Although her knee did well with physio and the pain got a lot better over the next few months, it still felt quite unstable and tended to trouble her on longer walks or excursions. So, she went back to another orthopod (this one a knee specialist), who pencilled her in for another arthroscopy and ligament repair a few weeks later. This operation she had yesterday. It was done under spinal anaesthesia, and my mom could watch the whole thing on a big screen while the surgeon talked her through what he was doing. Today, she's home in bed, injecting her own clexane.

I guess the story isn't too remarkable, if you're the kind of person who's never had to use the public health services in this country. I mean, she had a problem, she went to the doctor, and it was sorted out. Isn't that how it's supposed to be?

It is, but for the vast majority of South Africans, things don't really work like that. We see a lot of knee injuries here in the crater - mostly rugby- and netball-related - and here our options are far more limited. We usually put them in a special bandage called a Robert-Jones for a while, give them a sick note, and some pain-killers. If things still look bad after a few weeks, we send a referral letter via the blood courier to the orthopods in The Valley, and hope for a speedy answer (that is, one that arrives within the week). They'll usually give us a date for their clinic a week or two ahead, and then once the patient is seen there they'll hopefully get squashed onto a scope list within the next month or two.

So, all in all, a woman with my mom's injury presenting to my hospital would have to wait much longer to have it sorted out than my mom did. My mom's medical bills are not negligible, but luckily she has medical aid that will help her with those. A patient presenting in The Crater would pay an arbitrary amount calculated according to how much they earned.

Perhaps to say that in the private sector you pay with your money, and in the public sector you pay with your time is oversimplifying things, but it is partly true. It is possible that in the public sector you sometimes pay with your health as well, but the specialists in the public sector are no less skilled than those in private - they're just less numerous.
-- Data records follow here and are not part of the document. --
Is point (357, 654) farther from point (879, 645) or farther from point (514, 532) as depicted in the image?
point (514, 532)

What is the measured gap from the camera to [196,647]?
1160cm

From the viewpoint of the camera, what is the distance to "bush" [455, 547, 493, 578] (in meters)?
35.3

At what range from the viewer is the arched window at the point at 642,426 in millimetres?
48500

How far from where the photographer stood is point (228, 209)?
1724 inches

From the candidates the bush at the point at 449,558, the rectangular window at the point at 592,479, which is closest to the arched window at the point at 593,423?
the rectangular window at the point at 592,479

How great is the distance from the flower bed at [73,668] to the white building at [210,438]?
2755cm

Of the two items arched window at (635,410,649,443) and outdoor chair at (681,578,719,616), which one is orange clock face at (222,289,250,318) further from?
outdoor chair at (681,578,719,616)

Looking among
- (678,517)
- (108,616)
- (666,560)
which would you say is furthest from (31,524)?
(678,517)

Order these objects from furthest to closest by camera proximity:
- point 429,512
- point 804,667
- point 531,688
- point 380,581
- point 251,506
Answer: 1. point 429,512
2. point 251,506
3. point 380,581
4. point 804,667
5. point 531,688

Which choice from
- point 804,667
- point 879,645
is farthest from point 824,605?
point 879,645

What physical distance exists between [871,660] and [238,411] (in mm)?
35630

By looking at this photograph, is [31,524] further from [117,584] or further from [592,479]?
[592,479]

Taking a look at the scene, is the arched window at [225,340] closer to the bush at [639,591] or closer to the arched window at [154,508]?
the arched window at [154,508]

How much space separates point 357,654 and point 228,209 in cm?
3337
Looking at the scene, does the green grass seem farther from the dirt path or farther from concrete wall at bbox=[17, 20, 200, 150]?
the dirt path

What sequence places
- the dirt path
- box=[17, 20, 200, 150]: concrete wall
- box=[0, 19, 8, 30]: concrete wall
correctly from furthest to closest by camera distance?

The higher morbidity in poorer communities is probably a result of complex socioeconomic issues, and not just of limited medical staff and resources.

With the new National Health Insurance plan, the government is hoping to make all South Africans pay equally, with a combination of time and money, to receive equal resources. I suppose it's a noble principle in theory, but considering the Department of Health's track record, it's just too terrifying for words. I value my time far more than I value my money, and am eternally grateful that I can choose which one I am going to give away.